Thousands of tourists were blocked at the main Greek port of Piraeus on Wednesday and access to Athens airport was disrupted in the latest in a wave of strikes against sharp austerity cuts.
Communist-affiliated unionists stopped all ships leaving Piraeus despite a late-night court order declaring the strike illegal, the Greek coastguard said.
Eight ferries with thousands of passengers waiting to board were blockaded so far by the one-day mobilisation, the coastguard said.
"Travellers and operators alike are going through a great ordeal," said George Telonis, vice president of the Greek association of travel agencies (HATTA).
"This constitutes defamation for the country," he told AFP.
The Communist-affiliated Pame union, which ignored calls from the sailors' union to lift the blockade and is holding other protests in main Greek cities, said the action will last until early Thursday.
A few hundred Pame protesters marched through the Athens centre Wednesday, chanting slogans against the European Union and the International Monetary Fund who are involved in a Greek debt bailout but are also seen here to have imposed unprecedented budget belt-tightening on the country.
"What is paramount here is to prevent my child and yours from working as a slave, not going for a dive on Mykonos," Pame unionist Yiannis Manousogiannakis told Flash Radio, referring to the popular Cycladic holiday island that draws many thousands of travellers every summer.
The ferries cannot depart for safety reasons as ship engineers are among the strikers, coastguard chief Athanassios Bousios told the station.
He added that the coastguard would not attempt to break the blockade to keep violence from erupting in the harbour.
"Operationally this is a risky mixture, having unionists and passengers on the scene," Bousios said. "We do not want to make things worse."
Rail access to Athens airport was also disrupted as railway workers were holding a series of two-hour work stoppages until Thursday.
A 24-hour strike by TV journalists against the budget cuts forced the state channel to interrupt its regular programme.
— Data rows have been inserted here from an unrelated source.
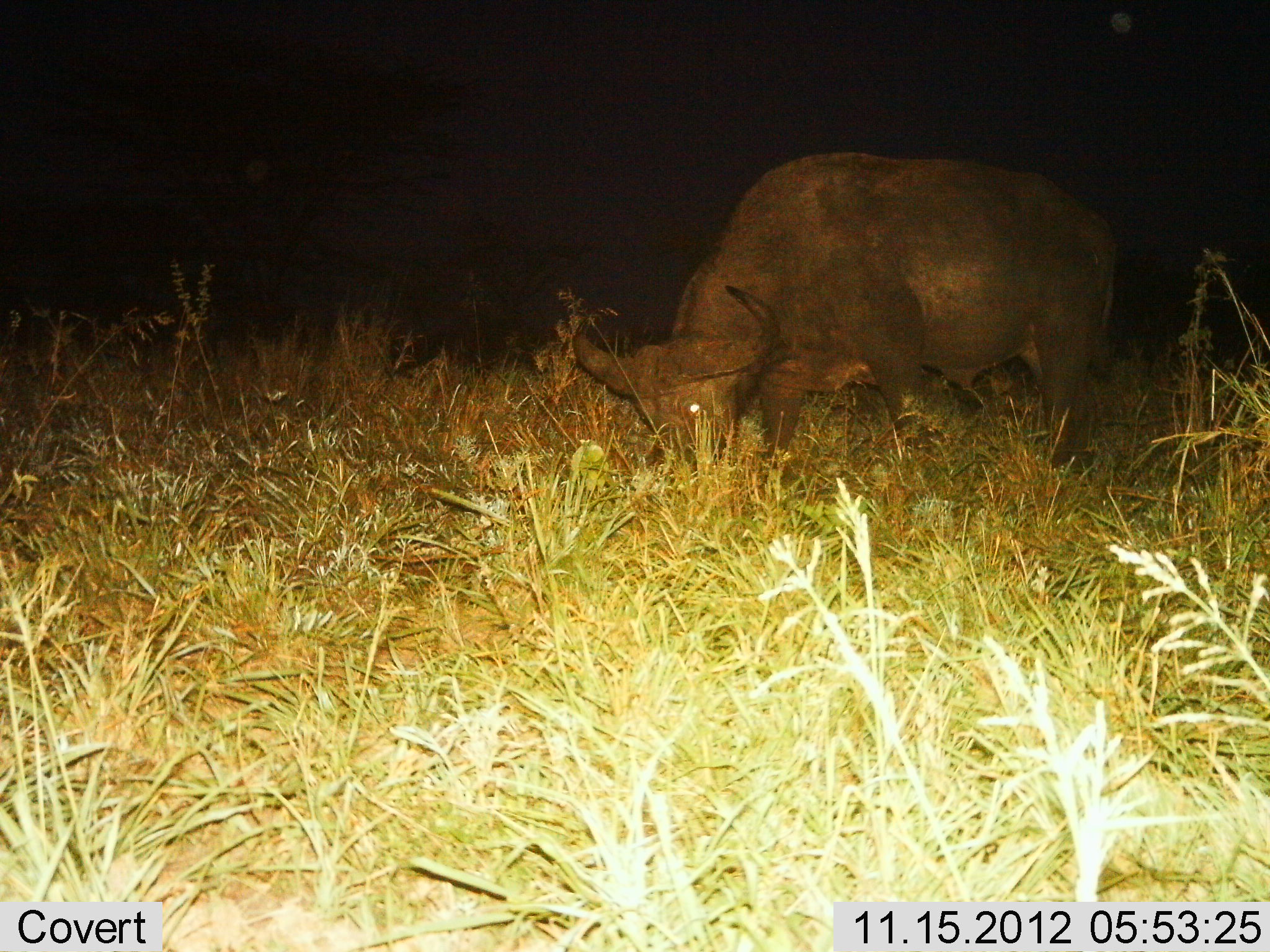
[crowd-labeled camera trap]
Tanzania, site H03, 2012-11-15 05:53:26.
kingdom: Animalia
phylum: Chordata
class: Mammalia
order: Artiodactyla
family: Bovidae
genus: Syncerus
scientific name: Syncerus caffer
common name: cape buffalo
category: buffalo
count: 1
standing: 10%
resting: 0%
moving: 0%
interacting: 0%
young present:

The fifth general strike since the start of the year has been called for June 29.
Strikes and street protests have hit Greece in recent months over draconian pay and pension cuts, bringing havoc to the vital tourism industry. Seeking to stem a wave of cancellations, the government this week promised to reimburse stranded travellers.
"The Greek state will ensure that (travellers') stay will be covered, so that they will know that Greece as a destination will cost them no more than what they had originally planned," Culture Minister Pavlos Geroulanos who has overall responsibility for tourism said on Monday.
Tens of millions of euros have already been lost from cancellations according to government estimates.
Greece adopted the austerity cuts to secure a 110-billion-euro (135-billion-dollar) bailout loan from the European Union and the International Monetary Fund and save itself from default.
It is struggling to reduce debt of nearly 300 billion euros whilst mired in a deepening recession.